Aristoteles said, By the mean of a thing I denote a point equally distant from either extreme. Let's call that equidistant point y. Considering two data points y1 and y2, the equidistant point y would be found by setting the equality
y1−y = y−y2 and solving for y
y=y1+y2/2
which is the arithmetic mean of y1 and y2. Departing from this formula of mean being an equidistant point from the extremes, how do we come to the conclusion that the general formula for mean represent the average value, or most typical value of the data set.
Think probabilities and expectation. Let's say you have a probability distribution over the set $A = \{x, y\}$, i.e. $\mathbb{P}(x) = \mathbb{P}(y) = \frac{1}{2}$. Let $x, y$ be real numbers. The expectation of a random variable $X$ drawn from this particular distribution over $A$ is as follows $\mathbb{E}[X] = \frac{1}{2} \cdot x + \frac{1}{2}\cdot y = \frac{x + y}{2}$. Thus, you can say that this formula is arrived by placing a uniform distribution over the set of numbers.
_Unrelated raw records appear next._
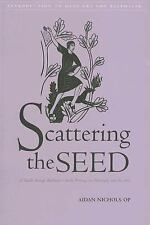 Scattering the Seed: A Guide Through Balthasar's Early Writins on Philosophy &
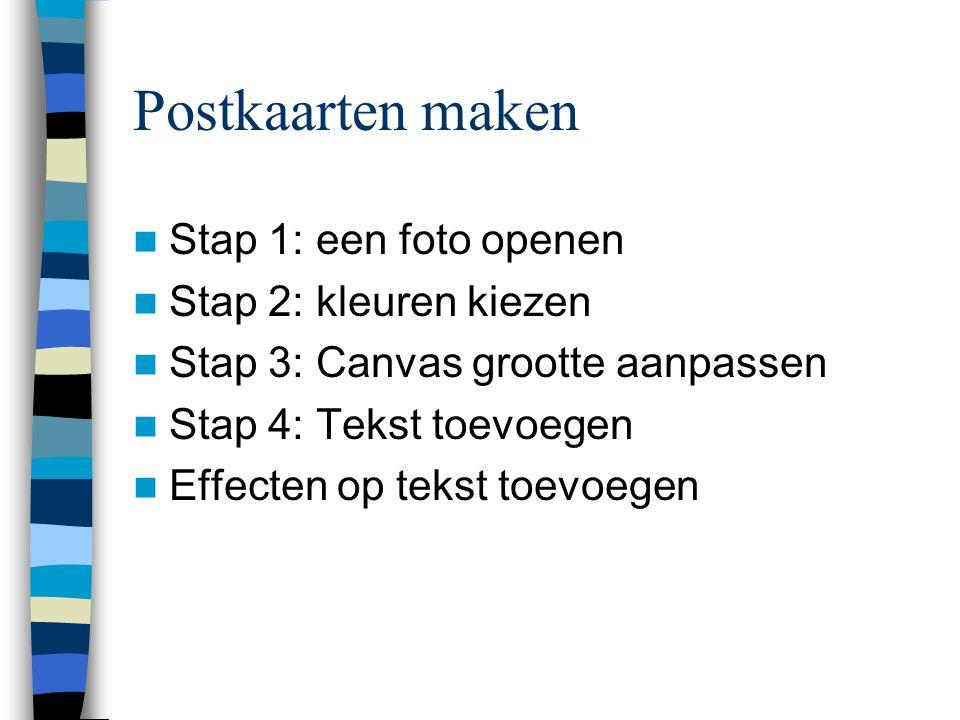 Postkaarten maken  Stap 1: een foto openen  Stap 2: kleuren kiezen  Stap 3: Canvas grootte aanpassen  Stap 4: Tekst toevoegen  Effecten op tekst toevoegen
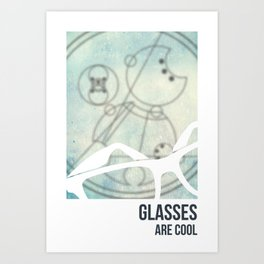 Glasses Are Cool Art Print
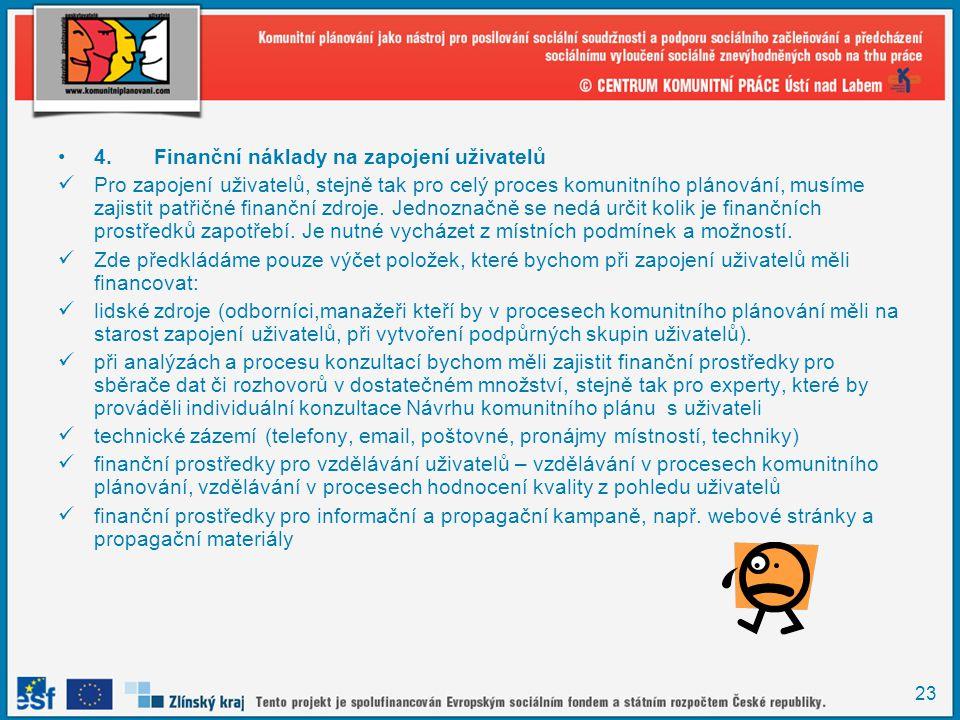 4. Finanční náklady na zapojení uživatelů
Note that this generalizes readily. If $A = \{a_1, \ldots, a_n\}$, and you placed a probability mass of $\frac{1}{n}$ on each of the elements of $A$, you'd get that the expected value is $\frac{a_1 + \ldots + a_n}{n}$.
I want to repeat the main message of my answer. You are placing a uniform distribution over the elements. The uniform distribution says that each of the values is equally likely. So equally likely $\equiv$ most typical value. I hope this helps.